For the last 12 weeks, I’ve put on the same outfit whenever I’ve needed to go out for the night.
I did not leave my house for a single evening social activity in anything other than my beloved Claudie Pierlot blazer (navy with a black leather trim, an investment piece from that one time I tried to care about fashion), a navy Zara jumper, light blue jeans and knee-high boots.
The only thing I changed was my socks, mostly alternating between my M&S daschund print pair and the John Lewis ones with penguins all over them.
When it was particularly cold outside, obviously I’d sling on an enormous overcoat because I’m Australian by birth and need thorough insulation to survive a British winter. I’d wind my grandmother’s old tartan scarf around my neck, shove my frozen fingers into navy gloves I bought at a Christmas market in Prague and I was set.
I went to birthday parties, dinners, book launches, industry events and date nights in exactly the same thing for a full three months and it was nothing short of fantastic.
I don’t always find socialising easy. I’m an introvert who works from home with her dog, so I often find venturing out to spend time with other people daunting. I get pangs of social anxiety in the lead-up to almost any event and like just about any woman I know, almost always fret about what to wear.
‘I’ve nothing to wear!’ I’ll bellow, standing in front of a perfectly fine wardrobe of acceptable clothes. I dread nothing more than the act of dressing myself in nice clothes to attend something fancy and usually end up having a tantrum in my bedroom, surrounded by discarded dresses.
It started out of laziness: I would just put on the same outfit whenever I went out
I have struggled with body image issues for as long as I can remember and will notoriously declare I look hideous in every available item of clothing, rendering me almost unable to leave the house. Getting dressed can be a real challenge. I also do not have any sort of natural elegance or sense of style.
The decision to have a social uniform was, therefore, inspired. It started out of laziness: I would just put on the same outfit whenever I went out.

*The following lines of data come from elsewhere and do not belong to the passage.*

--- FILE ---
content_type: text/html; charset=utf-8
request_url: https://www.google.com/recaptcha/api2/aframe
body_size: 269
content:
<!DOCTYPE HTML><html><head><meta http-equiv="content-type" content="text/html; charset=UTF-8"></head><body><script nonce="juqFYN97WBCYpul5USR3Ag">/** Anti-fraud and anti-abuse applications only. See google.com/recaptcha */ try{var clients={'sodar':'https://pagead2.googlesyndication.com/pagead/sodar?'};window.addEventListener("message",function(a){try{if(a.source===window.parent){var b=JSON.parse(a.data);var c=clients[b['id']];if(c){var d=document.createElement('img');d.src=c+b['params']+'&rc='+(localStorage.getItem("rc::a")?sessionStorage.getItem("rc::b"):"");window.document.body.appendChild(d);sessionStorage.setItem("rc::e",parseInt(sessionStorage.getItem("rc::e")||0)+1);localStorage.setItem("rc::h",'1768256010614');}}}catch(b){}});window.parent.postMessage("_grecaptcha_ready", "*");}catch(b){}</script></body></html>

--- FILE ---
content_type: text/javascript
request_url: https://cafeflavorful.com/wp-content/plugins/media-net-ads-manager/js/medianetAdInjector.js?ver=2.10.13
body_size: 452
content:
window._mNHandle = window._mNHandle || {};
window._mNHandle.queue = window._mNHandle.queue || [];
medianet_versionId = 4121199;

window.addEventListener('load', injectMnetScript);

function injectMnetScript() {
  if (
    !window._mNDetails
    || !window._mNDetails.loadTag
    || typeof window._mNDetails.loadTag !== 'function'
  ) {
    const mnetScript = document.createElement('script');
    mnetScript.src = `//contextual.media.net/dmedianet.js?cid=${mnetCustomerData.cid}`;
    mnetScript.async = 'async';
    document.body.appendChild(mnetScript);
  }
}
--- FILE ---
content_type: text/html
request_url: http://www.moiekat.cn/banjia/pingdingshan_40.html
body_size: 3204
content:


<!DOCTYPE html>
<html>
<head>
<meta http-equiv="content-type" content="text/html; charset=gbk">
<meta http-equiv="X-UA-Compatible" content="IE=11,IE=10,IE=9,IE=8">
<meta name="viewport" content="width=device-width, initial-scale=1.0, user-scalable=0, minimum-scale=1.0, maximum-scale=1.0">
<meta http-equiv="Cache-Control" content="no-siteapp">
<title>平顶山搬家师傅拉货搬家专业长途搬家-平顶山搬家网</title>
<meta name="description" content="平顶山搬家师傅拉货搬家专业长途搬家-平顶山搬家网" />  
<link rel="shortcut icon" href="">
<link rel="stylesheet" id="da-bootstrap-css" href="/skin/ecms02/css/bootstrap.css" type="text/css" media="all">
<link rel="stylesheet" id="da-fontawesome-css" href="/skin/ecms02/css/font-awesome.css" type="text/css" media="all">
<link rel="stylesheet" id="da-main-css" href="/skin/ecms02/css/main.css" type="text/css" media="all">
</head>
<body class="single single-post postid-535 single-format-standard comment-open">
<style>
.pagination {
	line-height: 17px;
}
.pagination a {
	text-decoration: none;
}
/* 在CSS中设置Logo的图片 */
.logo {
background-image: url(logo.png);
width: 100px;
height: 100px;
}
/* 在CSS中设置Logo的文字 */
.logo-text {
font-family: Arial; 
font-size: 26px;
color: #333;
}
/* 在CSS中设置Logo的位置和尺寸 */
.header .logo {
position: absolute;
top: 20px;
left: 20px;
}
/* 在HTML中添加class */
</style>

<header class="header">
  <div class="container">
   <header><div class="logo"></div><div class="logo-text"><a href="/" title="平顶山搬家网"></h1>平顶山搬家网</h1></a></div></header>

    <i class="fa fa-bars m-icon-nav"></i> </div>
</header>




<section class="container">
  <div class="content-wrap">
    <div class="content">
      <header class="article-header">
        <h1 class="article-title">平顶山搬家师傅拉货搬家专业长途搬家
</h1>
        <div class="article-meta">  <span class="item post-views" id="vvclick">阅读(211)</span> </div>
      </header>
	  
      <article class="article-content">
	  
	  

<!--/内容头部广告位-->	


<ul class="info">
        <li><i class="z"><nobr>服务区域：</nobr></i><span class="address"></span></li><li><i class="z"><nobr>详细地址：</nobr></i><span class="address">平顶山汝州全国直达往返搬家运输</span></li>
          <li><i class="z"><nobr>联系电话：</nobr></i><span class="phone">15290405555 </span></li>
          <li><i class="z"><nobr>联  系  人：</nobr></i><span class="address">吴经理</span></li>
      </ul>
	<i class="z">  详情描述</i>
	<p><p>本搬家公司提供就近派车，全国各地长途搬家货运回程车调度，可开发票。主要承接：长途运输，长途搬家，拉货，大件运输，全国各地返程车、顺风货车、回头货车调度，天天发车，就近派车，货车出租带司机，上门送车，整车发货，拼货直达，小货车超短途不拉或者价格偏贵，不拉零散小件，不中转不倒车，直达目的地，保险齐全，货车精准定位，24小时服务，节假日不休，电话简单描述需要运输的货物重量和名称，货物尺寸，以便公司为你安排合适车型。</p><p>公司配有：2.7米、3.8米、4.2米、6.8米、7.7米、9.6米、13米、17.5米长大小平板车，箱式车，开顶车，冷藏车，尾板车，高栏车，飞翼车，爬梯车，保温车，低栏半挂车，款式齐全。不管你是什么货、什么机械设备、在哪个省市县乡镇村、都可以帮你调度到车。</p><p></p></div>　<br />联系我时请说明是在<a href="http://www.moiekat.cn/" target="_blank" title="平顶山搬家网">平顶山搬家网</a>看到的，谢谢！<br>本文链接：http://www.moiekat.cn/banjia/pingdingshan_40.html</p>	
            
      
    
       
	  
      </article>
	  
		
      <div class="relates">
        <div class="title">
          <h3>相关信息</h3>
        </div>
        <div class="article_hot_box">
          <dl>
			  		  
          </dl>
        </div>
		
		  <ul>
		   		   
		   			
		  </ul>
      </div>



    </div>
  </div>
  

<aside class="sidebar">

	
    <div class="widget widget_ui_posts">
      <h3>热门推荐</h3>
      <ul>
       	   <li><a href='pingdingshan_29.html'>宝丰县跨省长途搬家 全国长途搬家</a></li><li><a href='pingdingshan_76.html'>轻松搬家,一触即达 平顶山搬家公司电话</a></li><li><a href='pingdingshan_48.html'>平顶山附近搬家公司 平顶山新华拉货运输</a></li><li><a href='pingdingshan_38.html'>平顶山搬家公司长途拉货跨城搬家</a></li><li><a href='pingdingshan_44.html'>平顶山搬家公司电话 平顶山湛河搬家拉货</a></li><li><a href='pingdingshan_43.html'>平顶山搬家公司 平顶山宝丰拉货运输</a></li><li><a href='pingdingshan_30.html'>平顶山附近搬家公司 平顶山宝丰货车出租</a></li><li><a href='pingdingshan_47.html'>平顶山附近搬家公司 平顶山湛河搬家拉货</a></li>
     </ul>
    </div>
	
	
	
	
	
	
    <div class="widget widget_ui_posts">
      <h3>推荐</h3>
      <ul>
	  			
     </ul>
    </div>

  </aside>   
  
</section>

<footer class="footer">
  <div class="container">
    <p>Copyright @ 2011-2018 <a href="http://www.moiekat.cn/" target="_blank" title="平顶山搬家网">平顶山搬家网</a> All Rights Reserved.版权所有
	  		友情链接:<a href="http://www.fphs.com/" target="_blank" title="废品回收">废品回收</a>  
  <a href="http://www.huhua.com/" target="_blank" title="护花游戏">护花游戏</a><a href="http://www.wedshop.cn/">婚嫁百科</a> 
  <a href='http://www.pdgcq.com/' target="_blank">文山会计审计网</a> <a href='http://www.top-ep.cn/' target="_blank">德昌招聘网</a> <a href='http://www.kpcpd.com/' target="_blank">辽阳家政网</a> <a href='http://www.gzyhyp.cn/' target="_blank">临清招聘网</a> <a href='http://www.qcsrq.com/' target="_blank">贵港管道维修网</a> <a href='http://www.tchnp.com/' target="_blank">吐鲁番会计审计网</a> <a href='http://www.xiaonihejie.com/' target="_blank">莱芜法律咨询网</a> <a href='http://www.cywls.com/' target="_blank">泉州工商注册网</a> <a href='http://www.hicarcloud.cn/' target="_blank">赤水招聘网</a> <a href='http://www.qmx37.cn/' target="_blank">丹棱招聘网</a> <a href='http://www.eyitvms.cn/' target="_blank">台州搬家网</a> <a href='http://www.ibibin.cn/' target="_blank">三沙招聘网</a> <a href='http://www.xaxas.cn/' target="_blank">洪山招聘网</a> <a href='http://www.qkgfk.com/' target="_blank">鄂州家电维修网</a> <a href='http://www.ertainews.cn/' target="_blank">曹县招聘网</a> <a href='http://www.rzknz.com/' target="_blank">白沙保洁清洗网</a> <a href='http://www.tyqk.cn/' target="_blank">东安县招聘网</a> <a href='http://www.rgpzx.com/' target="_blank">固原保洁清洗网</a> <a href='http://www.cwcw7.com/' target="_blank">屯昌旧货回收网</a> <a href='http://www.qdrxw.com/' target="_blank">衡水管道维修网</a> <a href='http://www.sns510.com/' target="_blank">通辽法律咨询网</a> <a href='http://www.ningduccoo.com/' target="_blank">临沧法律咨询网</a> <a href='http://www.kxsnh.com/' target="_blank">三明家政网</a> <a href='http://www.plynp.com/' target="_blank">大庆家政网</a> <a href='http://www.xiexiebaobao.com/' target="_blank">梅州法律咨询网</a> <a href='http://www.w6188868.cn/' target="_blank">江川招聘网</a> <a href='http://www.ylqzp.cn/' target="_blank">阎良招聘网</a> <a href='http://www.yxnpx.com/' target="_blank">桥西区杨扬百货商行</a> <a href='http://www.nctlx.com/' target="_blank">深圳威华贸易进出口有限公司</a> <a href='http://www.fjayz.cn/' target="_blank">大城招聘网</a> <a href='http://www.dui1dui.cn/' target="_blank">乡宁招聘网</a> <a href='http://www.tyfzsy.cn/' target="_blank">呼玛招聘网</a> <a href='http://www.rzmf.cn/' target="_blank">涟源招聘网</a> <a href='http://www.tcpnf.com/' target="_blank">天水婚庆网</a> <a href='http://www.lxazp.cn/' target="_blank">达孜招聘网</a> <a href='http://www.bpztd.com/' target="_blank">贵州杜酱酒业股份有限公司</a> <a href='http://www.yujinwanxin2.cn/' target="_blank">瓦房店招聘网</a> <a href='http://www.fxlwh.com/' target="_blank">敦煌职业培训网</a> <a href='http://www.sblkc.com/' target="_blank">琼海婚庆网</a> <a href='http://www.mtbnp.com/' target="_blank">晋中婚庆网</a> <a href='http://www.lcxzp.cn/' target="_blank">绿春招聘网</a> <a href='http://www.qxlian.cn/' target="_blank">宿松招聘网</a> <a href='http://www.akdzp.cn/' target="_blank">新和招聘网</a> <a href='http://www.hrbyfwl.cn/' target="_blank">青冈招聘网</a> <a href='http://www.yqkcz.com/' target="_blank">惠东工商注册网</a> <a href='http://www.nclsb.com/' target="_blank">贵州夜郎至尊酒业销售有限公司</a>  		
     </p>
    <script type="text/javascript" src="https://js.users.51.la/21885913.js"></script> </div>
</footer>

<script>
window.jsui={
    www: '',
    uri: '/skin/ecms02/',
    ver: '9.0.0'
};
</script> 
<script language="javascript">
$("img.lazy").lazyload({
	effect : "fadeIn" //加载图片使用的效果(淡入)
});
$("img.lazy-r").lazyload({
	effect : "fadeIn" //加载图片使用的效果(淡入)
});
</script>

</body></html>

It became a conscious decision to keep going after I’d done it about three times, because I noticed how much time angst I was saving.
So from then on, whenever I got an invitation to go outside and talk to other human beings, I did not worry about what to wear because I already had a pre-approved outfit selected.
Every time someone texted to ask me out for the night, I smugly thought about my favourite blazer hanging on a coat hanger, just waiting for her next outing. I washed the jumper semi-regularly, but left the jeans and the blazer as they were, so the outfit was always ready to go. Minimal upkeep, just as I like it. I widdled down my getting ready routine to about 20 minutes and saved a stupid amount of heartache and worry and fear, just by always knowing what I was going to wear.
If I’d repeated a more flamboyant outfit, perhaps I would have caught more people’s attention
My friends thought it was kind of great. To be honest, a lot of them didn’t even notice. A navy and black ensemble, hidden some of the time underneath a huge coat, isn’t exactly memorable.
I mostly just looked appropriate enough that people didn’t properly register what I was wearing each time. If I’d repeated a more flamboyant outfit, perhaps I would have caught more people’s attention. As it was, my closest friends had to hear about my decision to wear the same outfit over and over anyway because I was so pleased with myself. If they didn’t notice on their own, I made them acknowledge my new-yet-old look because I wanted them to know what a stone cold genius I was for simply wearing the same thing all the time.
My boyfriend was delighted because he had to endure fewer wardrobe related tantrums and we were able to leave the house with so much less anguish. He is also extremely sensible by nature so he approved of the minimalist approach to fashion. He endorsed my decision for environmental reasons, too.
We’ve all started talking recently about how awful fast fashion can be for the planet – and it’s such a worthwhile conversation. I’ve become a lot more conscious of the way I might contribute to climate change recently. Delightfully, while I was so busy outfit repeating, I didn’t buy a single new item of clothing all season long because I was perfectly content with what I had.
I had no shame whatsoever wearing the same thing so many times. Not once did I dread wearing my chosen outfit. Not once did I question my decision. Not once did someone criticise me for it.
In a world where celebrities are frequently shamed online and in the pages of magazines for wearing the same thing more than once, my act of serial outfit repetition felt like a little gesture of rebellion. I loved it. I’ll do it again. You should try it, too.